Oh, and don’t forget about Showalter, who redshirted last season because of the overwhelming guard depth at the position, has gotten stronger in the weight program and has a bigger hunger now to play than he did two years ago.
“People always de-credit Coach Ryan’s recruiting, saying he doesn’t recruit the right guys, but if you look at our team now, we could be the best in the country at every position,” said Showalter. “That sounds pretty dangerous. Trae is one of the top guards in the country; Josh is everything you want in a two guard; Sam’s a freak at the three; Frank’s a freak at the five and Nigel is going to be up in that category too.”
Offensively Wisconsin is going to be fine (how could they not be?), but Close pointed to Ryan’s calling card – defense and rebounding – as the two areas that will allow this team to achieve a higher level of success than they did a season ago.
“Those were areas that were a little bit inconsistent at times last year,” said Close. “Offensively we’ve got some weapons, and we should be able to score some points. There are some nights where we might not score as many, but there’s where your defense is going to be important.”
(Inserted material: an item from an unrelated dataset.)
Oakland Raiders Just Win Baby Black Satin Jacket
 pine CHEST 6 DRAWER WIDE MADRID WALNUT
Wisconsin is going to find out a lot of things about itself over the next eight days. Not only do the Badgers play twice in a little over 36 hours, they host a Green Bay team picked to win the Horizon League Wednesday and a Boise State team picked second in the Mountain West next Saturday.
“We’ll learn a lot in a week of where we are and what we need to work on,” said Close. “We’ll play a lot of different styles, so that will be good. Hopefully we can get through it and improve.”
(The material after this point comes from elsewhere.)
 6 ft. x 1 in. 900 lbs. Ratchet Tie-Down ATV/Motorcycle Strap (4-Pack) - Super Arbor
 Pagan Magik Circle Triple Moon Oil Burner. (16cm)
The Norse was a dominant Division 2 program and is in their third season transitioning to Division 1. They are similar in a lot of ways to Wisconsin with their ball movement, rarely forcing a bad shot and making teams play defense. NKU also plays fundamentally sound and aren’t intimated of big environments, as this group of 13 returning players played at Purdue, Kentucky and North Carolina last season.
Upset in the making? C’mon. Wisconsin – the unanimous pick to win the Big Ten – should have no trouble taking care of a team picked fifth in the Atlantic Sun.
Hoping to get my predictions off to a good start, I’ve got Wisconsin by 33.